Of course, I enjoyed Black Panther even before watching this video. It’s not just a fun Marvel movie: it’s a good movie. However, I had always criticized the premise of Black Panther and Wakanda: how can the most advanced civilization on the planet be ruled by a hereditary monarchy validated by ritual combat?

Well, Colville completely refutes that argument and tells us what Black Panther really has to say about power.

Book: All Creatures Great and Small

This classic book a veterinarian in early 20th century rural England dealing with calls at all hours for local farmers. Not only was the setting and experience entirely new to me, it’s again just an optimistic book. Herriot has a seemingly difficult and stressful job, but he comes at it with a good sense of humor.

See my Goodreads review for more.

Board Game: Terra Mystica

Terra Mystica is a worker placement game where you compete with other players to build out your faction on a hexagonal map. I haven’t thought this hard about a game since Agricola, and I loved it.

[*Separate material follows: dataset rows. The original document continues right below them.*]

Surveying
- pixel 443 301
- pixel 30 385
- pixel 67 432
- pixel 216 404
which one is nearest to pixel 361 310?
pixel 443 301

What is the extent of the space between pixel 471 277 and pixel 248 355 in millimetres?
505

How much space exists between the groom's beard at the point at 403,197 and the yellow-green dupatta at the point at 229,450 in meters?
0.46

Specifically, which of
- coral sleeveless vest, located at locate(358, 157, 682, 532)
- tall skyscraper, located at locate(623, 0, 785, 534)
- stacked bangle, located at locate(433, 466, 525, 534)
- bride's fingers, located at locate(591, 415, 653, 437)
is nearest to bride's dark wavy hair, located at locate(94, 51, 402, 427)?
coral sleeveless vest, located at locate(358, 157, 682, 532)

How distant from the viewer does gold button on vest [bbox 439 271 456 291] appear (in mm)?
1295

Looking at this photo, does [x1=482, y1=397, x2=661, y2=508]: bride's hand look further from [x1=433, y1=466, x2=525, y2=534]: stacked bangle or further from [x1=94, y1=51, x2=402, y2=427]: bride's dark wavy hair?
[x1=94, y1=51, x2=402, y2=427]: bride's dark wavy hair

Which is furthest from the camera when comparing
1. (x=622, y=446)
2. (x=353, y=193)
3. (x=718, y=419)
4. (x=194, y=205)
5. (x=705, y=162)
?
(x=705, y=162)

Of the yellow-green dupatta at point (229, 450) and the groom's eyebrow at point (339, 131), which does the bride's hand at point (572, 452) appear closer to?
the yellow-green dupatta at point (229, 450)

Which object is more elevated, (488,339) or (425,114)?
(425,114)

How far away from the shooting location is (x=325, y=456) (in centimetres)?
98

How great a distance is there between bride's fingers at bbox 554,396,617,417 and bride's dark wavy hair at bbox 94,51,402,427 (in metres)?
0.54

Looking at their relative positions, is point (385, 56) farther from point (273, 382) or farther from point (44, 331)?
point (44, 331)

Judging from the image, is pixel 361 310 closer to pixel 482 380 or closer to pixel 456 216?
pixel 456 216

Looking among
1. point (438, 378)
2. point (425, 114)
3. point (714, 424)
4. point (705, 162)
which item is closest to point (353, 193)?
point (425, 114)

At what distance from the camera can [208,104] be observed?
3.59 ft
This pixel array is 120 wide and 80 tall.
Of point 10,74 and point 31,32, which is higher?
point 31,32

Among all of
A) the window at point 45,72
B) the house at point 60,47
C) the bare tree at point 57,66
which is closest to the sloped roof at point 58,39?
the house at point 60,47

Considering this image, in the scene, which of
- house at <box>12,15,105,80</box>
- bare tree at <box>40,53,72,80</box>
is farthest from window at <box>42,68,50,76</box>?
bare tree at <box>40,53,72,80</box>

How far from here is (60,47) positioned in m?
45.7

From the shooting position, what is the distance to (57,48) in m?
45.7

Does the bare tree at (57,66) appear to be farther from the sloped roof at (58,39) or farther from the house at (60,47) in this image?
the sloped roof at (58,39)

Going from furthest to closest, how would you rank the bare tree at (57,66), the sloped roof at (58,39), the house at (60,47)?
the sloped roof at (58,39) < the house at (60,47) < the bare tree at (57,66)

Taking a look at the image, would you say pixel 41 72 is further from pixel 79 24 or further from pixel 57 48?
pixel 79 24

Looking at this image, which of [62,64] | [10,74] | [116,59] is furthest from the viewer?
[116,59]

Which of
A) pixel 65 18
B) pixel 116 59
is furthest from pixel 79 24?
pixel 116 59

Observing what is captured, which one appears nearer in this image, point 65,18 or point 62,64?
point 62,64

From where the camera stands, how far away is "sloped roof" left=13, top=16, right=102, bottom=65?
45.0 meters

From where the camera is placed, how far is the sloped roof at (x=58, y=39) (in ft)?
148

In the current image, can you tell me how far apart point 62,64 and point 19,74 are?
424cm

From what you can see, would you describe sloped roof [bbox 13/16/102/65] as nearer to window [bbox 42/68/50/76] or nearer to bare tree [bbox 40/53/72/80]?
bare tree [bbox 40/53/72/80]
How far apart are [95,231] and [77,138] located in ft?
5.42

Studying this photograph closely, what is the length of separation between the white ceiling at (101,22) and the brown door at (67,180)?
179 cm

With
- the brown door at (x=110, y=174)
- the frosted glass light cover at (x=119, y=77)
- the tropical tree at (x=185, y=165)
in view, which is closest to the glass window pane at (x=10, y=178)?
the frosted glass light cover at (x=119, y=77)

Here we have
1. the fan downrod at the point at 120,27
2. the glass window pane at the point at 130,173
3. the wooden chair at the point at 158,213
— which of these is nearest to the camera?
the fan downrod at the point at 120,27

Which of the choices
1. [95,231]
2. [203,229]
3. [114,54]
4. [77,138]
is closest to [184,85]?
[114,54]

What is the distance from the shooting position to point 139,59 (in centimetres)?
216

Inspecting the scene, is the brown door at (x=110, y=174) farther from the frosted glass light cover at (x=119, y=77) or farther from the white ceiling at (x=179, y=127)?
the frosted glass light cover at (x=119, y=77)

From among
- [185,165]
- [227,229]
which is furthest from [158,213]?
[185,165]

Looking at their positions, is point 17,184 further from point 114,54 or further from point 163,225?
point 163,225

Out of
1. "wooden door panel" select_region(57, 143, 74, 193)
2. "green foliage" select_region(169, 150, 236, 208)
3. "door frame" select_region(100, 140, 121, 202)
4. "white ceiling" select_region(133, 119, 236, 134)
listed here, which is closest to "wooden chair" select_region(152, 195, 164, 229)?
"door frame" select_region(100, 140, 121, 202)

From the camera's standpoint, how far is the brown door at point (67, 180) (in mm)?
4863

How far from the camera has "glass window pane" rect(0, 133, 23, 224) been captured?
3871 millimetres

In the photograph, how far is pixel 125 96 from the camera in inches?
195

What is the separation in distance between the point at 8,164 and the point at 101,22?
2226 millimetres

I played it turn-based on Board Game Arena, and I wonder whether it could be frustratingly slow in real-time. However, I welcome all those interested to an asynchronous game online where you can take as long as you like for each turn.

Final Thoughts

This year’s recommendations were definitely quantity over quality: I think only Getting Over It solidly gets 5/5 stars from me. Maybe all of my emotions are a little dampened this year. There were enough striking and transformational things happening this year that I’m glad I had even these positive experiences to enjoy.